-- Start PAGE EXCERPT --

I was done with God.
We had a few moments here and there but nothing serious…but He never gave up on me, and i am glad He did not because it gave me an opportunity to make one of the best decisions ever — know Him intimately and develop a personal relationship with Him.
To finally, and confidently, identify as a practising Christian (who did more than just go to church on Sunday and quote a few scriptures) has been a long time coming and to keep myself grounded, I observe some practices…these three not only keep me grounded but also keep my mental health in check too.
- Quiet Time
Everyday before i start my day, I spend some quiet time with God either through prayer or meditation or just journaling. This practice really centres me and helps set the tone for my day. I am a secret wake up on the correct side of the bed type of person. During those moments, we discuss our day’s to-do list; who to reach out to, who to avoid, where to go, how to get there….it is pretty amazing. Then at the end of the day, we do it again.

-- End PAGE EXCERPT --
-- Start MATERIAL PROVIDED --

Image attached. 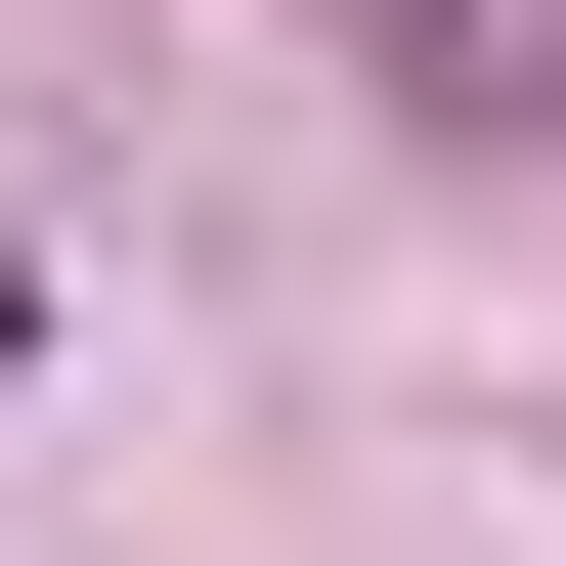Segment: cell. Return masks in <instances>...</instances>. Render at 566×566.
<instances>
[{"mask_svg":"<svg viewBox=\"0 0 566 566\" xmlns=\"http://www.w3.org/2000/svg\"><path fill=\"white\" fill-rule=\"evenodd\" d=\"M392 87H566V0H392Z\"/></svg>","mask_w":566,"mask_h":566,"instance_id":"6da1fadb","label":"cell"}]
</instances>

-- End MATERIAL PROVIDED --

### STATED PROBLEM A
Translate this sentence from the passage on Christian practices into Spanish: "This practice really centres me and helps set the tone for my day."
### STATED PROBLEM B
Reproduce the passage on Christian practices without changes, starting with "I was done with" and going on through "relationship with Him.".
### STATED PROBLEM C
Resume the passage on Christian practices after its final sentence and continue it in the same voice.
The material has no connection to the passage on Christian practices.

### TASK OUTPUT A
Esta práctica realmente me centra y me ayuda a marcar el tono de mi día.

### TASK OUTPUT B
I was done with God.
We had a few moments here and there but nothing serious…but He never gave up on me, and i am glad He did not because it gave me an opportunity to make one of the best decisions ever — know Him intimately and develop a personal relationship with Him.

### TASK OUTPUT C
2. Bible Study
To know God more, I study Him, I study His Word(not just scroll through a phone app) serious phone on silent, pen and paper type of study. We are doing a Walk through the Bible series in church so everyday I sit down with my humongous Bible and do the sessions. Doing this everyday without fail takes loads of discipline and commitment; a practise i simulate to my mental recovery. I won’t lie, I fail at times and just reminding myself that I ain’t perfect and that I shouldn’t tap out, that i should maintain the discipline and commitment even when it is hard, especially when it is hard has helped me stay on track with my recovery plan.
My thirst to be rooted in God was greater than my discomfort of letting people in…I began hosting Bible Study at my house...It was really scary at first but I knew to make it through this, I needed a community; an intimate one. I have to admit having people around has increased my support structures and reduced my dull moments. I now have people checking in, people to share laughter and tears with…people to just be human with;a gift most take for granted but one those of us with mental health conditions literally die for.